KeyGenes is an algorithm to predict the identity and determines identity scores of queried samples (test set) based on a provided group of samples (training set). It uses transcriptional profiles of the test set and matches them to the transcriptional profiles of the training set. KeyGenes uses 10-fold cross validation on the basis of LASSO (Least Absolute Shrinkage and Selection Operator) regression available in the glmnet
R-package (Friedman et al., 2010).
Included in the KeyGenes package is a collection of RNA-seq count data usable for training. These data have been collected in a SummarizedExperiment object.
library(KeyGenes)
data("training.data")
training.data
## class: SummarizedExperiment
## dim: 63670 176
## metadata(0):
## assays(1): counts
## rownames(63670): ENSG00000000003 ENSG00000000005 ... LRG_98 LRG_99
## rowData names(0):
## colnames(176): hESC stem cells.DH3 hESC stem cells.DH6 ...

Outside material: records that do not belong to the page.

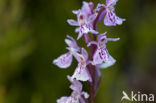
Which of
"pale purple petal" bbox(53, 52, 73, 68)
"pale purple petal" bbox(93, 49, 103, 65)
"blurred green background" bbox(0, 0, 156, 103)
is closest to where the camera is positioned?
"pale purple petal" bbox(93, 49, 103, 65)

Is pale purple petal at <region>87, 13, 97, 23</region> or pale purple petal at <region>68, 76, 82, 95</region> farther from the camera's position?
pale purple petal at <region>68, 76, 82, 95</region>

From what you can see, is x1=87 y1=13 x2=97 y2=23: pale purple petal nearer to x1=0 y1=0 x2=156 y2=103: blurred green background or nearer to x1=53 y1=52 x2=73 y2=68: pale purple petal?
x1=53 y1=52 x2=73 y2=68: pale purple petal

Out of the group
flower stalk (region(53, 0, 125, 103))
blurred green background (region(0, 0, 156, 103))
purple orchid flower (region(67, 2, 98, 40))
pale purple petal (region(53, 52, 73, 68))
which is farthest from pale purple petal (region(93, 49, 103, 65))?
blurred green background (region(0, 0, 156, 103))

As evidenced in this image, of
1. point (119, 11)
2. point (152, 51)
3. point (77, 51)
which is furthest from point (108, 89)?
point (152, 51)

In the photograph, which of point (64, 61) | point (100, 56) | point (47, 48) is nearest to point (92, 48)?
point (100, 56)

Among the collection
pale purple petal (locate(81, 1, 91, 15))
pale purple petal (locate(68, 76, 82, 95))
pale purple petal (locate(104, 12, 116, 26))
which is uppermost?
pale purple petal (locate(81, 1, 91, 15))

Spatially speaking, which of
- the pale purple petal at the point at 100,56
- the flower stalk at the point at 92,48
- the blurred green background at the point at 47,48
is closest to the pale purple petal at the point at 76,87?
the flower stalk at the point at 92,48

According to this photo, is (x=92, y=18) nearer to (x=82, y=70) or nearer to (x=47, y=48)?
(x=82, y=70)

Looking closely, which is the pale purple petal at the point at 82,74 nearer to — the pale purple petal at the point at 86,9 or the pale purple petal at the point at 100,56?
the pale purple petal at the point at 100,56

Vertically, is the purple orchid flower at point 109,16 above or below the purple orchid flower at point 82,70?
above

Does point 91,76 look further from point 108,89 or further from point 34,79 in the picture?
point 34,79
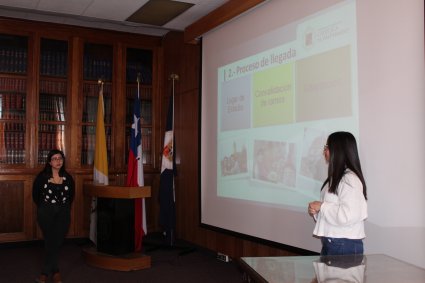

## muscle_adult gonad_adult.10
## colData names(2): age organ
This dataset contains hESC samples (Forster et al., 2014; Roost et al., 2015), 1st and 2nd trimester fetal samples (Roost et al., 2015) and adult samples (Cnop et al., 2014; Fagerberg et al., 2014; Illumina Body Map 2.0). Each sample is annotated in the colData
with their age
and organ
of origin.
table(training.data$age)
##
## 1st trimester 2nd trimester Adult hESC stem cells
## 36 75 61 4
table(training.data$organ)
##
## adrenal amnion brain chorion
## 6 7 9 3
## eye gonad heart heart A
## 6 15 5 4
## heart V hESC stem cells intestine kidney
## 5 4 18 11
## liver lung mother muscle
## 10 12 3 7
## pancreas placenta skin spinal cord
## 9 7 8 2
## spleen stomach tongue umbilical cord
## 8 9 6 2
One can use these annotations to select the samples approriate for their use case.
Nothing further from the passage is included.